4 (+1) Rules for the Exit of the College Kid

4 (+1) Rules for the Exit of the College Kid

If your summer goes by the college academic year and not by the traditional calendar, then it will come as no surprise that summer is coming to an end regardless of the actual dates.

And life as you finally got used to it, at least for these past few months, is also coming to an end (again).

The chaotic schedule that you just got used to dancing around? Done.

The arguments over bathroom use (and cleanliness)? Done.

The frustrations over whether chores were done, or rather, not done. Also done.

My daughter is packing up. She’s got a spreadsheet for what she needs for the coming year. She’s making the last of her doctor appointments; is scheduling her before-classes-start-again haircut; and is trying to sync our schedules for shopping trips in whatever minutes still exist for whatever items require my opinion until we get there and I am told that my opinion is even better if I don’t voice it. I am about to really like everything she likes. (And mostly I will.)

She’s ready to go.

The weird thing is: I’m ready for her to go.

No, I’m not.

Wait: yes, I am.

Except when I’m not.

<sigh>

**

That’s the thing about this parenting gig. It’s confusing as hell.
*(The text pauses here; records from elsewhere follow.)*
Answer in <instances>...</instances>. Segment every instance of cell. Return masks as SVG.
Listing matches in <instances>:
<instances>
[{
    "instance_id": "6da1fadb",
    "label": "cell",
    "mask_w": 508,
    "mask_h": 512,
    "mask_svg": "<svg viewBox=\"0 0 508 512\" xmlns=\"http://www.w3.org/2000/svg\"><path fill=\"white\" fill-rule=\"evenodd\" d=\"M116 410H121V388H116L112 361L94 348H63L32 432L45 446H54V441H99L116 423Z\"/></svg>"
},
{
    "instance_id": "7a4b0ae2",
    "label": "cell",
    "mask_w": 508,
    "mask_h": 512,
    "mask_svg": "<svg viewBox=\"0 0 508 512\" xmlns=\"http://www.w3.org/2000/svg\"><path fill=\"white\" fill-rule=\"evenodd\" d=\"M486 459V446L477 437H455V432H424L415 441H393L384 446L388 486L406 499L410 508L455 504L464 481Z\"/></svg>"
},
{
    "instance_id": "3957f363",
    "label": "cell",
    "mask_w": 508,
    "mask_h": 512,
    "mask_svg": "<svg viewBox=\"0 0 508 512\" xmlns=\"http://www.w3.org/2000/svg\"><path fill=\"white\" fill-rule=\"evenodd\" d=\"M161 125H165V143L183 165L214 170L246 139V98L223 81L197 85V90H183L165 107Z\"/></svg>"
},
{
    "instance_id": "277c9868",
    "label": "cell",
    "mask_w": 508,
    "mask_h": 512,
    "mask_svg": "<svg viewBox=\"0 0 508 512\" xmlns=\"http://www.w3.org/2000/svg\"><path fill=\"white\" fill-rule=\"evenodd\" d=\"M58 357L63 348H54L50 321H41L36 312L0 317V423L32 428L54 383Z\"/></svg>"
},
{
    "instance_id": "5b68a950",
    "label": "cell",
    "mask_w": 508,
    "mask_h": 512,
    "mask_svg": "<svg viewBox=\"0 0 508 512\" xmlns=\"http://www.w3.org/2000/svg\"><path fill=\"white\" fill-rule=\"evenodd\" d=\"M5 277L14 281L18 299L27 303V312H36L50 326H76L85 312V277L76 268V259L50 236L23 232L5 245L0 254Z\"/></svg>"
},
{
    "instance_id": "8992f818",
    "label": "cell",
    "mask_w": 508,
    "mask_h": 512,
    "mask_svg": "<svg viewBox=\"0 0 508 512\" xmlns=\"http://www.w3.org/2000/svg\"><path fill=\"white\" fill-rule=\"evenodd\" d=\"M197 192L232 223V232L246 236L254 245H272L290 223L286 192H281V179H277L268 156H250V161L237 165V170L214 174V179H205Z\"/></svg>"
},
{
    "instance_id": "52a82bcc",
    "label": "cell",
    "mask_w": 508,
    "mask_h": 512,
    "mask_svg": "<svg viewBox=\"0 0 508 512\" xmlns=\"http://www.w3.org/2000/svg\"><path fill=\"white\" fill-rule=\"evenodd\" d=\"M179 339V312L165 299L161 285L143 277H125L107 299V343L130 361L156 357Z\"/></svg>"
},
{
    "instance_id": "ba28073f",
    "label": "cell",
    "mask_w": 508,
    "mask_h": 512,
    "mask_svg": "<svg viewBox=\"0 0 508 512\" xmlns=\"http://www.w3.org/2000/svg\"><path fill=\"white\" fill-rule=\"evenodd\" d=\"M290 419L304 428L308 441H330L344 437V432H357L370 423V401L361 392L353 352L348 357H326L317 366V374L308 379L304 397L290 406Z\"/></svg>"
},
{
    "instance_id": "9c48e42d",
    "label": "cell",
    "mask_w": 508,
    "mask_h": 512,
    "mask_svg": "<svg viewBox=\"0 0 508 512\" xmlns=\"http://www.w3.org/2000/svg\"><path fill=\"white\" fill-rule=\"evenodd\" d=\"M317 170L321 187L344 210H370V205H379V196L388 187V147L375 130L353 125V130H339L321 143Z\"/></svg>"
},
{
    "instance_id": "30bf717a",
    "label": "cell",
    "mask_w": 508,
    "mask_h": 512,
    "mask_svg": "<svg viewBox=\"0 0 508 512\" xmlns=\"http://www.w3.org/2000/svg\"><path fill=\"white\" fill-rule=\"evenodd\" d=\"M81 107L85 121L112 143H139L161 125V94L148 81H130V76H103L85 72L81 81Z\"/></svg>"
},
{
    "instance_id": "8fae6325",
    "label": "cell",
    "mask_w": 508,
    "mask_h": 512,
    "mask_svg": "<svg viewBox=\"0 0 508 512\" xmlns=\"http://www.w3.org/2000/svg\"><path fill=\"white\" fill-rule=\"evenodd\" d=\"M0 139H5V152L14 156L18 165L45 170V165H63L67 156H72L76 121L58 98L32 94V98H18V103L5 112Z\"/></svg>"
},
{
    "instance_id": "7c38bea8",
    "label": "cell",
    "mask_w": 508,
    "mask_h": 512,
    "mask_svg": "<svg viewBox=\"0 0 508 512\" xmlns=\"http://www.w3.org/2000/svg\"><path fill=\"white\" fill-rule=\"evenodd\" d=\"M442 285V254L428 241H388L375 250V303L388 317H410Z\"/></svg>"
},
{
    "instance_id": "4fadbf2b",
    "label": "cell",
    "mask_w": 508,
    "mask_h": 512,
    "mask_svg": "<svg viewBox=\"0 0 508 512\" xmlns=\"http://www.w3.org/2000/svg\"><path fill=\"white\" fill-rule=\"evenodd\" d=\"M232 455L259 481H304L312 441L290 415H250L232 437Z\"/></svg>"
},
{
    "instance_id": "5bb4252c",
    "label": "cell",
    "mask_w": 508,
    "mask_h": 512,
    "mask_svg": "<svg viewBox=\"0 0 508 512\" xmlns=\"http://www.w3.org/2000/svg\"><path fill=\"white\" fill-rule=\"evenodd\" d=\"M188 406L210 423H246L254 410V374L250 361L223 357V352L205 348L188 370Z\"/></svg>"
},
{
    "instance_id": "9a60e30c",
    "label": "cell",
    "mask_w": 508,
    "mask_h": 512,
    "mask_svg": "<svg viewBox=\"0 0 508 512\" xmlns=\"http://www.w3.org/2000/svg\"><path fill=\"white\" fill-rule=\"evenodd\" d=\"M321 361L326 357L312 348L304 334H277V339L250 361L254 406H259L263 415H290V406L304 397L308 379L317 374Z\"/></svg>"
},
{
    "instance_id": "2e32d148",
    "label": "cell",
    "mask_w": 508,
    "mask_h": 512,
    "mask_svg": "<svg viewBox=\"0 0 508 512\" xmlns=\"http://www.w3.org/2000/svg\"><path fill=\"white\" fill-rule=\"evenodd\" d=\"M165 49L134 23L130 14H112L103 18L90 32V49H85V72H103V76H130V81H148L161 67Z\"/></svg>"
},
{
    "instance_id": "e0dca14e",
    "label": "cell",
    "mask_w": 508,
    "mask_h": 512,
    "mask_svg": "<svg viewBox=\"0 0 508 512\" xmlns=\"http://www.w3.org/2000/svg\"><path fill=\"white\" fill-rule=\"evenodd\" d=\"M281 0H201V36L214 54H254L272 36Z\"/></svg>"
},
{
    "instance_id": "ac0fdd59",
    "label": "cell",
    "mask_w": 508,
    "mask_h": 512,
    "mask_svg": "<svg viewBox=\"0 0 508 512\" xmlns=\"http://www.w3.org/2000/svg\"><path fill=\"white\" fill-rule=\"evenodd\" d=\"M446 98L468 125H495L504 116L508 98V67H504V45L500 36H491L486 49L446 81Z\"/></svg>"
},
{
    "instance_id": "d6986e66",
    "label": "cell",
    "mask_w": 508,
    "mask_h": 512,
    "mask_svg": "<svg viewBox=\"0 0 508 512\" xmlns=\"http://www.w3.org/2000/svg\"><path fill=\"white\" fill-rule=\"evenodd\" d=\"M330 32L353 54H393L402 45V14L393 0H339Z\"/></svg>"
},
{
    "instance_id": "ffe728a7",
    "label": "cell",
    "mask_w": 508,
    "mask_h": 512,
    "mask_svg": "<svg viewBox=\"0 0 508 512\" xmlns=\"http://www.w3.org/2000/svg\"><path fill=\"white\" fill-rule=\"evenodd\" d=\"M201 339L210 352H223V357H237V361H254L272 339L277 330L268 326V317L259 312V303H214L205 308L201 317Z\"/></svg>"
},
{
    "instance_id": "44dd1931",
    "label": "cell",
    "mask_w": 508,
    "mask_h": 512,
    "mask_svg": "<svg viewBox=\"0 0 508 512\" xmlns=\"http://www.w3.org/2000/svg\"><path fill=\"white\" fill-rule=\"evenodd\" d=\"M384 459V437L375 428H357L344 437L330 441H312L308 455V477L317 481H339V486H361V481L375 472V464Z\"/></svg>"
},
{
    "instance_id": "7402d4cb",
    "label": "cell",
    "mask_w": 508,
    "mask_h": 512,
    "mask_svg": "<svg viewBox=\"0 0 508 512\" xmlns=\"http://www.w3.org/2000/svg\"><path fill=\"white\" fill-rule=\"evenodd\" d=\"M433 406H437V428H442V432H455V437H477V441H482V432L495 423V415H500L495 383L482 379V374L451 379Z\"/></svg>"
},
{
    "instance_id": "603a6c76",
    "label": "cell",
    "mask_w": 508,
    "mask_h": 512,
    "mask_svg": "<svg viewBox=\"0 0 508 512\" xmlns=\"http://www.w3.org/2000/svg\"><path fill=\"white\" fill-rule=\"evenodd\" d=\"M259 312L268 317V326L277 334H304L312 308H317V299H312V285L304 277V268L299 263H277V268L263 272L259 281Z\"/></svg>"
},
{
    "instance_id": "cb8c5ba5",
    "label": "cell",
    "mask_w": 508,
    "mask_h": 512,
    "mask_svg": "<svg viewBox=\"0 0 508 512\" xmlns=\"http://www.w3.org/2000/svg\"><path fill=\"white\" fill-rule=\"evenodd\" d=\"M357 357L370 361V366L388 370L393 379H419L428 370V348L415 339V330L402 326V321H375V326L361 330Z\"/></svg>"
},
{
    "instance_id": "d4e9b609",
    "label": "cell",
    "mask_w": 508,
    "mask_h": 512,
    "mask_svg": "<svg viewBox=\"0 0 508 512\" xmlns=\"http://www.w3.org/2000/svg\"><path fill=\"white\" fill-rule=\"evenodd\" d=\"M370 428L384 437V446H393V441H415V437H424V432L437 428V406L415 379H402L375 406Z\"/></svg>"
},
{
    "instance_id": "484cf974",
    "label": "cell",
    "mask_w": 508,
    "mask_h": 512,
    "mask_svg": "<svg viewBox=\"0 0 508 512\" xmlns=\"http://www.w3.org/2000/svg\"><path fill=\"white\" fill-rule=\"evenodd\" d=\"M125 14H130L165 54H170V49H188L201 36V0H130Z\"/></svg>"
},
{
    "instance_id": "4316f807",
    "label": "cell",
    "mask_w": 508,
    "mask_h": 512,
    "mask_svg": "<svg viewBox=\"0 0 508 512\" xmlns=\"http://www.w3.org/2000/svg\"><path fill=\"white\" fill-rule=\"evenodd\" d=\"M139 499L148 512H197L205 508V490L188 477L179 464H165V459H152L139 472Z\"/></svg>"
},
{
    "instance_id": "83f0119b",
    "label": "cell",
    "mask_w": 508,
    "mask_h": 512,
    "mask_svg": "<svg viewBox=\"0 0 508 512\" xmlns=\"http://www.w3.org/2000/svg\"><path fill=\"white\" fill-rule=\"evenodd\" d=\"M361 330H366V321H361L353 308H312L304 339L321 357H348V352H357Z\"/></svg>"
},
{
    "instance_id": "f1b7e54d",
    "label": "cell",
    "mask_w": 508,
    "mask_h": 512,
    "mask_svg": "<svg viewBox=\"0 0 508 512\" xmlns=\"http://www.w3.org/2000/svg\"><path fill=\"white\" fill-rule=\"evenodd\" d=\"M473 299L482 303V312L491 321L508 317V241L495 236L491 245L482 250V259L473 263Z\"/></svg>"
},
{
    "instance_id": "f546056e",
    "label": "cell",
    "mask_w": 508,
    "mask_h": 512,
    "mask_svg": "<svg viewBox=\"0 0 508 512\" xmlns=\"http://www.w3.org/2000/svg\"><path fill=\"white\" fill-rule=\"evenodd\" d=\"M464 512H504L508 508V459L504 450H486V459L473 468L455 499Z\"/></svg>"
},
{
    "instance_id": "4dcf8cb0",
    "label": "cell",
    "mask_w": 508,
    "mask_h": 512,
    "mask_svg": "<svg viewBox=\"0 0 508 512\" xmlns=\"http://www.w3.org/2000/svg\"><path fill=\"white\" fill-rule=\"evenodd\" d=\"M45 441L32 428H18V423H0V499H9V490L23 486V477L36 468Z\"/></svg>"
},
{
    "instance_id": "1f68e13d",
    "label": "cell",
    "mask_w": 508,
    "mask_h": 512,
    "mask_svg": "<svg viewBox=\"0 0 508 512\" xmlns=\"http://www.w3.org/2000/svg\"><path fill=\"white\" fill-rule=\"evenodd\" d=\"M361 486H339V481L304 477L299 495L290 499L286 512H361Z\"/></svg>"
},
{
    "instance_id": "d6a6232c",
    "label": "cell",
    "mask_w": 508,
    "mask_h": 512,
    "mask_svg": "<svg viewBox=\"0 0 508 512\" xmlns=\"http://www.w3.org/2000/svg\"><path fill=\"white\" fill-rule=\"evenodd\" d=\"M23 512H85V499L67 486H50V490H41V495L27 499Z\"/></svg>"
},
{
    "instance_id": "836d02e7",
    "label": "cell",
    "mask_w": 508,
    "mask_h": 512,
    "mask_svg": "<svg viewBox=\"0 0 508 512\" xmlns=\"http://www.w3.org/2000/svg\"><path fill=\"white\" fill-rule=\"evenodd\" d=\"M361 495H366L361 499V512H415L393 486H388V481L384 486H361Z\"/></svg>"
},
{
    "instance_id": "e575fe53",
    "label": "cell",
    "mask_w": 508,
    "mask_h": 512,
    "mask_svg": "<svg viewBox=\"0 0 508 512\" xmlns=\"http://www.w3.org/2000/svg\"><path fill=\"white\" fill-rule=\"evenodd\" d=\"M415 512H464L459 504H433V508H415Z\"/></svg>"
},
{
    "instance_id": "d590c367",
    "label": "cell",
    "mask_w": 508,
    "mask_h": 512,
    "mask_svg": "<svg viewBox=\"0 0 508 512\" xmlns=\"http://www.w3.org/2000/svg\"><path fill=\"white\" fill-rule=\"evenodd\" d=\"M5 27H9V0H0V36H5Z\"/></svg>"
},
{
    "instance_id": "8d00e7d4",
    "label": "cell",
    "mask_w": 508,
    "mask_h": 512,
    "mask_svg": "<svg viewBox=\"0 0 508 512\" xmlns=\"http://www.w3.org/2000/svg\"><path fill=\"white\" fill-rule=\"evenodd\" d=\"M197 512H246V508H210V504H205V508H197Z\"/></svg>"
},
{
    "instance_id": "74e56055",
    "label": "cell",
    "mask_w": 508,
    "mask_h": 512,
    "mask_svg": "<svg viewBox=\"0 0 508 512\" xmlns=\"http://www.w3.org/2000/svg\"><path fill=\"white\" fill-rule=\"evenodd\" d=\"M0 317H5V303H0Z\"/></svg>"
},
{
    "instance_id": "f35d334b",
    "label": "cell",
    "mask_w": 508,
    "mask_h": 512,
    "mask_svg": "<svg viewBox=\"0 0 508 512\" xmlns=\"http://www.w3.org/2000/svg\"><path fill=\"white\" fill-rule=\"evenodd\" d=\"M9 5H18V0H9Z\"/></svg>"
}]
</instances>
You raise your kids from tantrum to tantrum (which by the way just shifts in style but continues at every age) to become independent. You wait for them to be independent adult tantrum-ers (did you honestly believe that adults don’t tantrum?).

And then they have the nerve to actually grow up. Mostly exactly as planned. Many go to college, come home, go back, come home again, go back again. For four or more years. Back and forth. And they grow up in these tiny-but-tremendous ways when you aren’t actually watching as you used to because you aren't actually there.

They confuse the hell out of you as they get older and demand (rightfully so) more freedom and the prerogative to be able to make more adult decisions even as they are not 25 (that magical age where the decision-making part of their brain actually matures).

They challenge your personal growth as a parent so that you must learn to parent the young adult (who sometimes returns home with their young adult very close friend who will sleep where?? . . . ) and then let them return to college only to grow up more and get even older and ever closer to that mid-twenty mark. You need to let them grow their way into it and not arrive either totally unprepared or totally over-prepared. There is some weird speed limit that parenting police can’t figure out how to monitor. It’s an under-the-radar kind of thing, I suspect. It may involve a TARDIS. I think my kids know.

They aren’t telling.

**

My home faces another 9 months of readjusted peace paired with the odd grief as we miss the daughter and the sibling and the friend. Litter pans and early cat feedings are all on those of us left behind again.

Retrieving mail? Us.

Arguing over what movie to watch? Less eventful.

Someone to hang with after work? We are one down. 

And on our own again. My daughter is either oblivious or just thinks we can make it without her. We can. We will.

And she can, too. Make it through, that is. Without us.

In fact, when we see her again, we will all have grown up a little bit more.

**

Oh, yeah, and here are those 4 (+1) Exit / End of Summer Rules for her:

  1. Call home. Don’t just text. Call. And video conference. It matters.
  2. Clean. Chores turn out to be a good year-round thing to do even if your mom isn’t checking up on you. (Trust me: when your bathroom isn’t hairy and truly disgusting, your date might actually actually ask you out again . . . oh wait, did I just write that?!)
  3. Find good people. Professors. Friends. And hang out occasionally. (And define “occasionally” with maturity that equals your current age.)
  4. Work. In class. And outside of class. And sometimes for pay; sometimes not. Balance with fun and random moments of attending on-campus events that you may never have an opportunity to go to again. Maybe a ukelele-cello duet concert will actually turn into an unexpectedly fun evening. Just sayin'.

And the “+1”:

  1. Come home. Because we love you and we will miss you. So even as you continue to move away and grow up in the process, always know that you can come home.

**

Now it’s just the small matter of how to pack the car. 

Oh, and making hotel reservations for graduation. (Who knew I had to do that 4 years ago?!) 

Definitely not ready for summer to end.